Sadly, there is a notable absence of any guidance on how gamers ought to actually construct the miniatures: this would be a pain with any box of multipart minis, but for a starter set it feels like it could be a real barrier to the easy enjoyment of the game by anyone new to tabletop gaming - there's not even a key or legend detailing what each of the components is!

It could be argued that the nicely illustrated gaming cards with which gamers build their opposing forces are enough to base their minis on, but I doubt whether everyone new to the history or the genre is likely to be able to tell one tiny plastic firearm from another. Is this a silenced pistol? Does a sniper's rifle have to have a scope? Are these two knives the same or different? Does it matter if my guard has no helmet? Can I give my sergeant three SMGs?
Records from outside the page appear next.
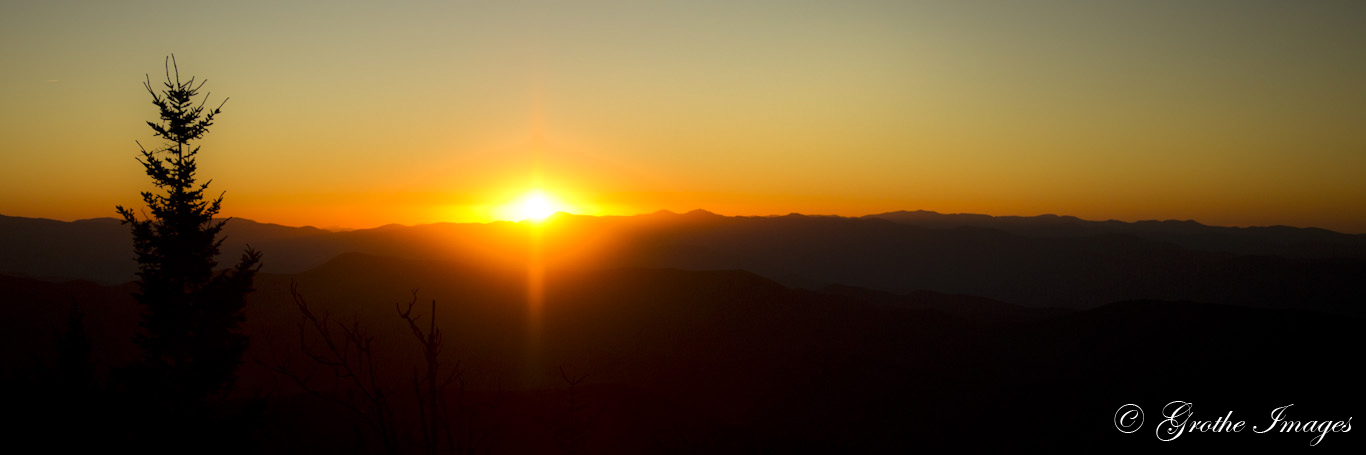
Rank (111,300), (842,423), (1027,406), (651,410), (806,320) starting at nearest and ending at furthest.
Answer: (651,410) < (1027,406) < (842,423) < (111,300) < (806,320)

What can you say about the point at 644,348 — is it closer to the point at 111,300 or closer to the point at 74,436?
the point at 111,300

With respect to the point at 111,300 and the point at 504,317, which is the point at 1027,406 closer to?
the point at 504,317

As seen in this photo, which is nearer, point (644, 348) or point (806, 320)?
point (644, 348)

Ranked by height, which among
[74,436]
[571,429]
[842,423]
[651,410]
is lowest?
[842,423]

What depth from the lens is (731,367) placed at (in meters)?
57.0

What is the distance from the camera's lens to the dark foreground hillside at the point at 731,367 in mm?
27969

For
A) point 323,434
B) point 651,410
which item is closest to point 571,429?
point 323,434

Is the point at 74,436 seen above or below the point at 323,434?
above

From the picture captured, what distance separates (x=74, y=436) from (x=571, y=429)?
4439mm

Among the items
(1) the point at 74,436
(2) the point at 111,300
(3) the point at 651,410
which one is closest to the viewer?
(1) the point at 74,436

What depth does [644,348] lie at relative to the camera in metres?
71.4

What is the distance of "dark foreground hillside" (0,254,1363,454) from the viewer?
2797cm

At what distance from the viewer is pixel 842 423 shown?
44812mm

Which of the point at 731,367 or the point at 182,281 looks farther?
the point at 731,367
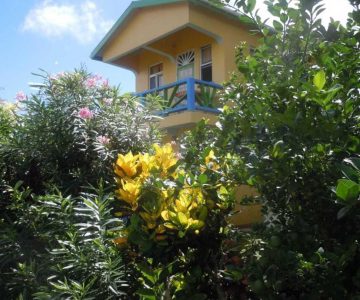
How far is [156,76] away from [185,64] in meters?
1.71

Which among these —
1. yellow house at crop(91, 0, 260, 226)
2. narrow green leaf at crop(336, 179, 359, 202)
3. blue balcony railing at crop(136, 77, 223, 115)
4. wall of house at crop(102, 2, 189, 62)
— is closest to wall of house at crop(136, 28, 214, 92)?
yellow house at crop(91, 0, 260, 226)

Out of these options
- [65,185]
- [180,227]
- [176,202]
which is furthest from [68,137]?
[180,227]

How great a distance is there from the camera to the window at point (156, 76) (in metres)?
16.1

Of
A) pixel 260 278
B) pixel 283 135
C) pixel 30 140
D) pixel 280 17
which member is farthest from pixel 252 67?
pixel 30 140

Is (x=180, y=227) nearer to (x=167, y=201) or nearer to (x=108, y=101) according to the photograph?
(x=167, y=201)

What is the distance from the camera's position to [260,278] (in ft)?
6.75

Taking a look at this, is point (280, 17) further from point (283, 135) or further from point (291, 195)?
point (291, 195)

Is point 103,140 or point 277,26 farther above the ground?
point 277,26

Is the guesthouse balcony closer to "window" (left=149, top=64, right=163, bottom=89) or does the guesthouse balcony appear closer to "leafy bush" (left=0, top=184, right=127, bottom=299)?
"window" (left=149, top=64, right=163, bottom=89)

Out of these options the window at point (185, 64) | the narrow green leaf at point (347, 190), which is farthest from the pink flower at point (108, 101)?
the window at point (185, 64)

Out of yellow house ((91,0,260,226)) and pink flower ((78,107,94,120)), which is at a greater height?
yellow house ((91,0,260,226))

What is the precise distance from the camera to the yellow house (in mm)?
11539

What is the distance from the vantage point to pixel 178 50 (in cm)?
1510

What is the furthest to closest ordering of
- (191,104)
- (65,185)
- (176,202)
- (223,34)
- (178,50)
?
(178,50) < (223,34) < (191,104) < (65,185) < (176,202)
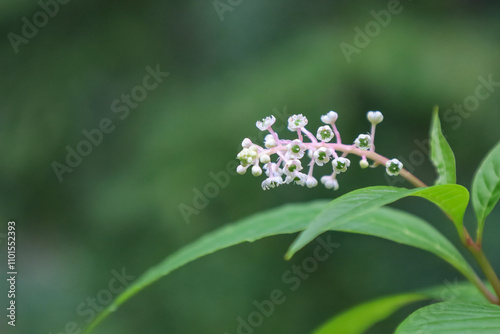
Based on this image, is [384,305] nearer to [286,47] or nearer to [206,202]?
[206,202]

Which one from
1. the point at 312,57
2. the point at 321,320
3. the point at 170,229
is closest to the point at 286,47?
the point at 312,57

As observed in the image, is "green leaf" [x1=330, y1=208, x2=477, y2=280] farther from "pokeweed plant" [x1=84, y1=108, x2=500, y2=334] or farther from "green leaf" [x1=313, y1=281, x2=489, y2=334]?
"green leaf" [x1=313, y1=281, x2=489, y2=334]

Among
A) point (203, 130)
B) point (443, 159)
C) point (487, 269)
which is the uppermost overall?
point (203, 130)

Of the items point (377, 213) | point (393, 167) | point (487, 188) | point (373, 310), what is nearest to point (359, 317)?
point (373, 310)

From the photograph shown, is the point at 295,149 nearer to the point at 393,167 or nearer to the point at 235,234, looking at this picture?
the point at 393,167

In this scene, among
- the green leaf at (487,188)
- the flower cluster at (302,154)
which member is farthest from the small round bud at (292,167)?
the green leaf at (487,188)

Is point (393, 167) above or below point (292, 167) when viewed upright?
below

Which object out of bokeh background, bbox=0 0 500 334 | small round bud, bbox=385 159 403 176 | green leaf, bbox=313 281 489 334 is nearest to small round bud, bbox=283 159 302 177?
small round bud, bbox=385 159 403 176
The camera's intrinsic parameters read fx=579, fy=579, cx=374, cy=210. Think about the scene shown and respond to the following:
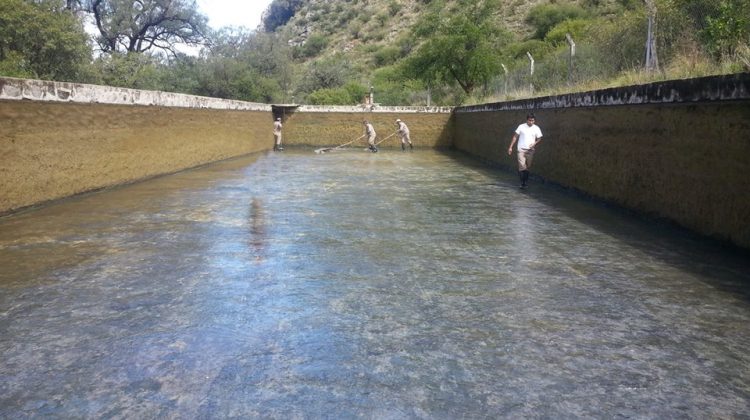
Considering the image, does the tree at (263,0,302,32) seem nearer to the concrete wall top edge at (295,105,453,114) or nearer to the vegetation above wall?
the vegetation above wall

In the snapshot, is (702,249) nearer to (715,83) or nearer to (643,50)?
(715,83)

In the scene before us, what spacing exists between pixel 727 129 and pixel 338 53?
6759cm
Where's the night-vision goggles? - or even on a more basic level, What glue do I need to put these together? 

A little slip of paper, maybe, outlining the basics might negate some or all of these queries. 

Similarly, for a game of stealth that clearly (and quite rightly) champions the use of cover, there's no advice offered on how to build up (or even how to improvise) terrain - a pity when what's on display in the illustrations is so atmospheric. It's always a poor stand-in, maybe, but even a few bits of '2D', top-down cardstock 'scenery' might have helped new gamers to get stuck in to playing.

Those are pretty minor gripes, though, for what is a genuinely smashing starter set: £46 will net you (and probably a friend) the basics of a very clever game, thirty absolutely superb toy soldiers (that can of course be used with other systems)...

...and six dogs. 

You'd be barking mad not to consider it.